Madrid and Barcelona will be the two main centres of attraction for investment in industrial and business activity. In addition, Portes sees a business opportunity because privately owned rental housing “is not necessarily the home that families want to live in for rent and the owners have no plans to upgrade that housing. Moreover, in both cities, according to Portes, demand is healthy and strong.
Regarding investors, this expert bets on those with a ‘core’ profile, “like a pension fund, which will not enter the market directly with the purchase of land, but will do so through residential vehicles in Spain. We foresee that those funds with distressed portfolios with foreclosed assets in secondary cities such as A Coruña, Santander… which have seen that these markets work well, could set up vehicles of residential assets for rent and could reach agreements with developers to develop these lands and launch promotions. It is also possible that they will also start up this type of social vehicles and enter into this type of partnership.

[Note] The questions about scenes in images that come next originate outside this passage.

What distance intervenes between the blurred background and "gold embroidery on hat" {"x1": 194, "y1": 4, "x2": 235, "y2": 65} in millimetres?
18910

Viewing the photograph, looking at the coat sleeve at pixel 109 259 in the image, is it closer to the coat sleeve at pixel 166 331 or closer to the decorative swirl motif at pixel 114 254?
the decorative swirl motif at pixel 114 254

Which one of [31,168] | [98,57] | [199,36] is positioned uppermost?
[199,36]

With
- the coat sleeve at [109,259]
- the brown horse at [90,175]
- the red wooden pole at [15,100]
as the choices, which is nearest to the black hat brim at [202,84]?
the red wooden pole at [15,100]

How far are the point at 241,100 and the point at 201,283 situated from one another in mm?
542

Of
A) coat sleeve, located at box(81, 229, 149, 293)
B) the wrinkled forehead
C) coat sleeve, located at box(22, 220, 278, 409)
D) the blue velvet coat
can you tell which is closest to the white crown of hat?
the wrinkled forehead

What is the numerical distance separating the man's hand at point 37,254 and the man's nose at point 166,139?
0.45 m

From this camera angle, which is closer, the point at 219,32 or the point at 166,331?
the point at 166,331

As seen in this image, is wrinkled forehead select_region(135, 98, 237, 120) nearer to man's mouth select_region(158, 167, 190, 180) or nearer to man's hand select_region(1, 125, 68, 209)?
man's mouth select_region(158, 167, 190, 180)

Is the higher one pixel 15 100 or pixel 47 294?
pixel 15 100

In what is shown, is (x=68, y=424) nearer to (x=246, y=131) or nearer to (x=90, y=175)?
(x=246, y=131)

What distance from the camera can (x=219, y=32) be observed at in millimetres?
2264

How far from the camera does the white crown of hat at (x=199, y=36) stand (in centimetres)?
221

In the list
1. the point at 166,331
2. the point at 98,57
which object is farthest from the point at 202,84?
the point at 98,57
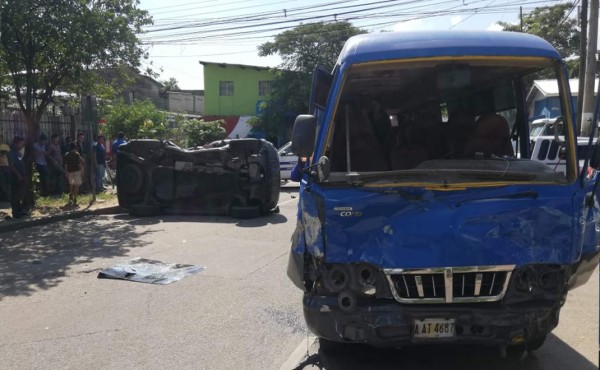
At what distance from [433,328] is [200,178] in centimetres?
964

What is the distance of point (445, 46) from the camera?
3.86 m

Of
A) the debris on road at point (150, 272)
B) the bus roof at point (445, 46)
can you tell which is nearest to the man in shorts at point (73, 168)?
the debris on road at point (150, 272)

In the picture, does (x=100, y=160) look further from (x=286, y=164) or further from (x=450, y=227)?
(x=450, y=227)

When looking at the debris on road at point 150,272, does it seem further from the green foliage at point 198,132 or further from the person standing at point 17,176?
the green foliage at point 198,132

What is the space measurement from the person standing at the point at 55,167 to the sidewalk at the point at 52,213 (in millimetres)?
1450

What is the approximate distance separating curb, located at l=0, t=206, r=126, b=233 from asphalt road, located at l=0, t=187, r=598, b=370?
6.18 feet

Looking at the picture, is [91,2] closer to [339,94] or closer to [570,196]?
[339,94]

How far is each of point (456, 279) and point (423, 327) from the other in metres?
0.38

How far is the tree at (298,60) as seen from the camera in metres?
33.2

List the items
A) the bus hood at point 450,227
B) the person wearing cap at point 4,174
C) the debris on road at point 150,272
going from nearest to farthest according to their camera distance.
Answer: the bus hood at point 450,227 → the debris on road at point 150,272 → the person wearing cap at point 4,174

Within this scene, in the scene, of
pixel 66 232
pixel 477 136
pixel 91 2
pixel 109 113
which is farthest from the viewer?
pixel 109 113

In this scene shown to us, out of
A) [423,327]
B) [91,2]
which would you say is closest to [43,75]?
[91,2]

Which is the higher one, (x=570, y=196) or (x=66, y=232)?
(x=570, y=196)

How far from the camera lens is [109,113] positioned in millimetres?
23734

But for this to happen, as Anna Gener points out, “there must be solidity and seriousness at the legislative level. Pension funds, for example, don’t like changes in regulation, but at the same time it has to be the legislation that allows thousands of houses to be developed for rent, which is what the market needs to avoid price tensions.
There is no capacity to construct so many stories
One of the big problems in getting enough housing started to stabilize the rental market is the lack of productive capacity in the sector. There is not enough manpower or funding and everything points to the fact that the coronavirus crisis could make both factors worse.

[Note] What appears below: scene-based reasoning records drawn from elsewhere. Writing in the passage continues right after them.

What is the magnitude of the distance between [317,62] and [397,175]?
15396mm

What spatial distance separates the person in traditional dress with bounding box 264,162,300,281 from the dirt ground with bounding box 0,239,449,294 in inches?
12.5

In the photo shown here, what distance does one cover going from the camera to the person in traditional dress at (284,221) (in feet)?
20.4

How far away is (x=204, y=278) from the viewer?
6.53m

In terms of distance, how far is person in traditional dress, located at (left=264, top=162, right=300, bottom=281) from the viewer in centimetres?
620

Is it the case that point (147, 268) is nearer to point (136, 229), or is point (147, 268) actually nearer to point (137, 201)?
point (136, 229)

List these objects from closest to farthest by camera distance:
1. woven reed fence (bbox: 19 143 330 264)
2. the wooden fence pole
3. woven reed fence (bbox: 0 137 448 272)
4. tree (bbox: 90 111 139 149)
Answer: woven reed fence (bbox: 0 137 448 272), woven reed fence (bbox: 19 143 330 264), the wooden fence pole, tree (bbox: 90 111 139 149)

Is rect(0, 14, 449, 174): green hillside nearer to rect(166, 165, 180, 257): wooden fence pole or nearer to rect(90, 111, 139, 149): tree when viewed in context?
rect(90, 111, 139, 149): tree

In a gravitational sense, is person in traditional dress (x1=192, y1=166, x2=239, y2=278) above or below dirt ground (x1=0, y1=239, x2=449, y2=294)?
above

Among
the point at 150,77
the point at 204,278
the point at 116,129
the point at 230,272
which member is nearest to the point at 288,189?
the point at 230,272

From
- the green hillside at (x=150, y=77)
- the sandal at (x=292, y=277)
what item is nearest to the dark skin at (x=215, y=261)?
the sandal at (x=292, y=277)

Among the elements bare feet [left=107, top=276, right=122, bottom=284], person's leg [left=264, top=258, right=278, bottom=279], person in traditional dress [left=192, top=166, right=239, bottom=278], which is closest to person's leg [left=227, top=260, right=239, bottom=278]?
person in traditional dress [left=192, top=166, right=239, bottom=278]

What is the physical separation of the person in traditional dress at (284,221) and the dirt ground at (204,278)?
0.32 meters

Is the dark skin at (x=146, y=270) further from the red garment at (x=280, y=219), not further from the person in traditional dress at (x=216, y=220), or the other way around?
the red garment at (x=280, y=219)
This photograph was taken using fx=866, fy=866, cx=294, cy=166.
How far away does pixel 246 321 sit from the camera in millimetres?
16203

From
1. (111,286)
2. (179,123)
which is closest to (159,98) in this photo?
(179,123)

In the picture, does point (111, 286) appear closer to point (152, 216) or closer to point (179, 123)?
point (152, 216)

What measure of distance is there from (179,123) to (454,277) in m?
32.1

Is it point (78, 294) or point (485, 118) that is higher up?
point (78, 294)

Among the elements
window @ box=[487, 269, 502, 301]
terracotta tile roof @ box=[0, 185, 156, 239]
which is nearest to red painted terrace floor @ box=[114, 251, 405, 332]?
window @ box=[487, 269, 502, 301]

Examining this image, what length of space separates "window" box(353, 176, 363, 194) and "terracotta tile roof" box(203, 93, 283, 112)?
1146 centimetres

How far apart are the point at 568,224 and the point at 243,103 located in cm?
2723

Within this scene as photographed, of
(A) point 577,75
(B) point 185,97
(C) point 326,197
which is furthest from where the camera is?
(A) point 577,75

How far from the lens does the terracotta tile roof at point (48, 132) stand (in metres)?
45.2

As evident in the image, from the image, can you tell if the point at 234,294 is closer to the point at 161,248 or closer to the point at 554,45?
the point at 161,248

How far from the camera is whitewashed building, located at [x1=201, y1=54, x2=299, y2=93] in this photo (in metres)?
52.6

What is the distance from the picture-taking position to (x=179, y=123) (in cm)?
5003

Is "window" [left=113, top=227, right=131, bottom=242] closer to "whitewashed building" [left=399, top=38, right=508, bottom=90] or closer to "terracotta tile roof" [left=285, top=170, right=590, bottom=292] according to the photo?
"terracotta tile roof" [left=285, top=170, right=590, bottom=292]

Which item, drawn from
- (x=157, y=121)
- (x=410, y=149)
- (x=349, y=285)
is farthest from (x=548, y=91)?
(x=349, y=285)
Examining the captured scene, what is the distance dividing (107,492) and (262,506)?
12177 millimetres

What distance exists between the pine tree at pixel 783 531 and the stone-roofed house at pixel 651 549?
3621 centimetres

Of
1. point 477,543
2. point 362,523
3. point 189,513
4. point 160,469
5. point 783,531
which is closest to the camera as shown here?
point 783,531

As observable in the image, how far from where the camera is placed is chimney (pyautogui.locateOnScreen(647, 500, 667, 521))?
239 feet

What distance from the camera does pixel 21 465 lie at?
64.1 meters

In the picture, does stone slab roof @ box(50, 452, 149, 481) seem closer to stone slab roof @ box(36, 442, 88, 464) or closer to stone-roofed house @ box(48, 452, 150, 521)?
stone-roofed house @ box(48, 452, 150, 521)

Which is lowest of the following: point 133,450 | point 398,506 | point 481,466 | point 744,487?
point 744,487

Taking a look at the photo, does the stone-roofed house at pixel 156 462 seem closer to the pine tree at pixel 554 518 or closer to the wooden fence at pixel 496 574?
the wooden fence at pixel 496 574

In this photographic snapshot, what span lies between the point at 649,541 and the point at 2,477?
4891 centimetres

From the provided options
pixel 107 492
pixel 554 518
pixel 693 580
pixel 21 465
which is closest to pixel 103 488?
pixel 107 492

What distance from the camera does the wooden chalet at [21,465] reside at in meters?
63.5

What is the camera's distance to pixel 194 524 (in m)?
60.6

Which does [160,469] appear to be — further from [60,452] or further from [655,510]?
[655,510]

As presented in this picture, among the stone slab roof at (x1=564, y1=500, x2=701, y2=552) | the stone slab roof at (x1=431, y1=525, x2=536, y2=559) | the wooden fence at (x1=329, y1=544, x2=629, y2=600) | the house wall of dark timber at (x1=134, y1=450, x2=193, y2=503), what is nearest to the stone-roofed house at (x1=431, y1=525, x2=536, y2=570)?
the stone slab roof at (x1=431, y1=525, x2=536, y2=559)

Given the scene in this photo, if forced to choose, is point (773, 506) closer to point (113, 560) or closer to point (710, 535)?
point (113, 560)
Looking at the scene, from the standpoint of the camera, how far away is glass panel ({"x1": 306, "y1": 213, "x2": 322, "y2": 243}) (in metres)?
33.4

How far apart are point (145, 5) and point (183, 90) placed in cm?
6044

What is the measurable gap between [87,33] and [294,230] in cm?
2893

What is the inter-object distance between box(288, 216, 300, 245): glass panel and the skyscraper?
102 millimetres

“The issue of funding is key both to the development of the promotion and to the sustainability of the project. For this type of project, the traditional developer’s loan, by which the final purchasers of the home are subrogated to the loan, thus diversifying the risk of the financial institution, is not valid. In the ‘build to rent’ it is necessary to standardize the financing for this type of project as has been the case in other countries for a long time and not to develop customized solutions for each one of them,” explains Portes.
“What we expect is that it will become generalised and that the promoter and investor will go hand in hand and set up a vehicle in which they will participate in different percentages and subsequently it will be a debt fund that will finance that first part of the investment. Later, the promoter will leave the vehicle, when the houses are finished and his partner-investor in the vehicle will take over 100% of the company and then a core fund will take over the financing role, while the promoter would be completely out of the project.